Quel giorno la madre di Nermin era arrivata un po’ in ritardo, con in mano una busta: era andata al mercato all’aperto per comprare un pacco di pasta e qualche patata. Il tram delle 13,00 era già passato e non potevano aspettarne un altro. La donna cercava di non far trasparire la sua paura, il suo terrore; avrebbe voluto essere su quel tram così maledettamente puntuale, o meglio, già a casa con suo marito e le altre sue due bambine. E invece si trovavano lì, a 2 passi da una fermata vuota.

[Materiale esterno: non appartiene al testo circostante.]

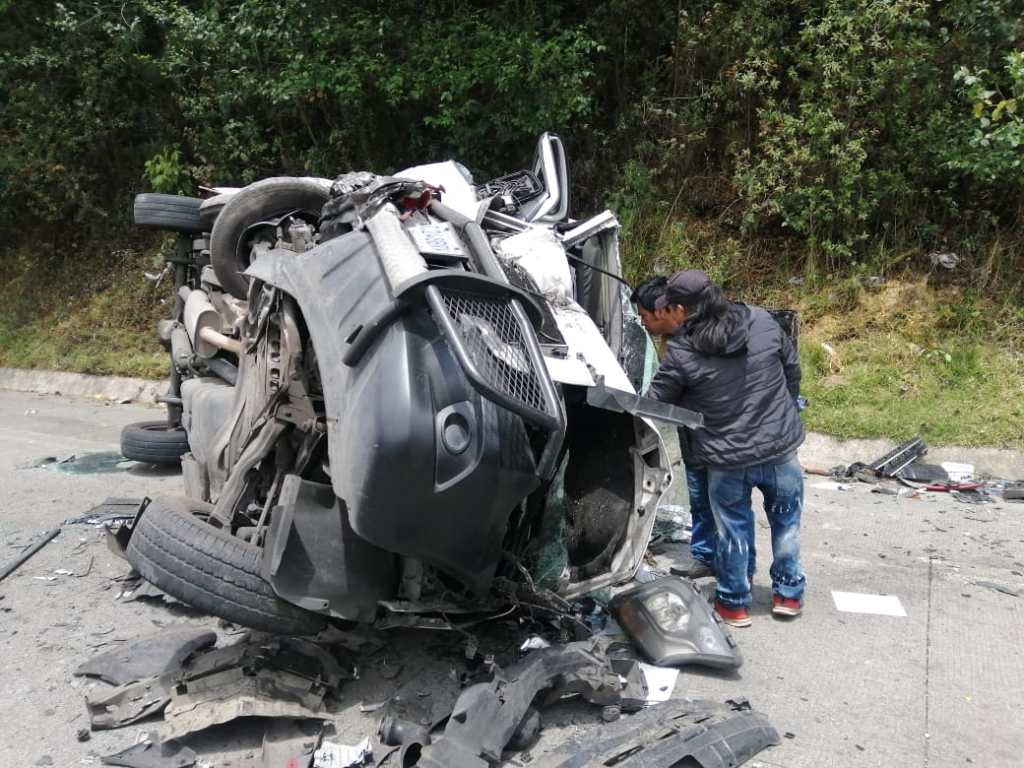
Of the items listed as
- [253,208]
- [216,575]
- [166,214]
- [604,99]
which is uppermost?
[604,99]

Dovevano percorrere il viale dei cecchini a piedi, non avevano scelta.
Iniziarono a correre. Passo dopo passo la paura scemava, il terrore diminuiva. Finalmente arrivarono nei pressi dell’Holiday Inn, frequentato dai ricchi e potenti, quasi alla fine del viale. Nermin si era accorto che c’era un autoblindo dell’ONU e, indicandola alla madre, l’aveva incitata a correre più veloce, verso la sicurezza.

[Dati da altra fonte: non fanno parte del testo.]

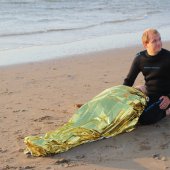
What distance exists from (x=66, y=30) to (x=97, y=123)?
9062 millimetres

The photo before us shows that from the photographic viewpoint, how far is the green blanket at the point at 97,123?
447 cm

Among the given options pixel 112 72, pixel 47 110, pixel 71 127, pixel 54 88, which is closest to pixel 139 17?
pixel 112 72

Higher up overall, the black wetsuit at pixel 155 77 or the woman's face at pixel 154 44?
the woman's face at pixel 154 44

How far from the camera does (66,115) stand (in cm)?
569

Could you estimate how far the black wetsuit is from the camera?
16.6ft

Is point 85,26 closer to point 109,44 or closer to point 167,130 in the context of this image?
point 109,44

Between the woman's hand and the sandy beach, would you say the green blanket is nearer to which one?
the sandy beach

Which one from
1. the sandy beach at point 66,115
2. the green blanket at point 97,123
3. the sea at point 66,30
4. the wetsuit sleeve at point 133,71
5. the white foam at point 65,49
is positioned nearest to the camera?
the sandy beach at point 66,115

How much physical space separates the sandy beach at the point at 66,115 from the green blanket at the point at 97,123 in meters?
0.08

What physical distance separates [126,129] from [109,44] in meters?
6.45

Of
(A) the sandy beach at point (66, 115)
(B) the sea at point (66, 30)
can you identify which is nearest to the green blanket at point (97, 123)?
(A) the sandy beach at point (66, 115)

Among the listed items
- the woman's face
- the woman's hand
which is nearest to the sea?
the woman's face

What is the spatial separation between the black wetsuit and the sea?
4139 millimetres

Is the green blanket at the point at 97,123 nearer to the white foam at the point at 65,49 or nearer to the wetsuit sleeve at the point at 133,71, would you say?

Ma un cecchino appostato poco più in là stava seguendo la traiettoria di Nermin impugnando il suo fucile telescopico. Questo Nermin non poteva saperlo…non ci aveva mai pensato. Lui sapeva che il tempo scorre e il futuro diventa presente, poco a poco.
Tra i rumori, tra gli schianti, tra i colpi, se n’è mescolato un altro che ha decretato passato il presente di Nermin.
Non ci sono state grida di dolore quando il suo corpo è caduto per terra; niente lacrime, niente silenzio. I pezzi da 120mm hanno continuato a sferzare l’aria, la carne, la speranza.
Anche la madre di Nermin è caduta sotto i loro colpi, ferita allo stomaco. Quando si è svegliata in ospedale ha cercato il suo bambino, ma non l’ha trovato.
A 100 metri dall’Holiday Inn Nermin si è fermato.
Per sempre.
Flavia

Era il 18 dicembre 1994
Da allora sono accadute molte cose, la storia ha girato parecchie pagine del suo libro e ci ha raccontato altre vicende di altri Nermin di diverse età, di diverse lingue, razze e credi. Quello che resta costante è il momento di vuoto e di silenzio che si crea nella nostra mente di fronte a storie come questa.
Non scriverò che la guerra è ingiusta. Non scriverò che la guerra è inevitabile.
I fatti di questo periodo, intendendo dal famosissimo 11 settembre fino ad oggi, mi hanno portato ad un atteggiamento diverso riguardo questo.
Ci sono persone che nascono e crescono con la radicata e inestirpabile idea che tutto questo sia giusto e ne fanno il loro modo di essere. Non ci si può aspettare da tali persone cambiamenti e negoziati a tavolino. Sarebbe davvero ingenuo da parte nostra.
Ci sono persone completamente estranee a tutto questo e che vengono coinvolte loro malgrado perché si trovano nella classica situazione di essere nel posto sbagliato al momento sbagliato.
Siamo così. Ognuno fatto a suo modo.
Non volevo essere seriosa e polemica perciò è meglio finirla qui per oggi!!!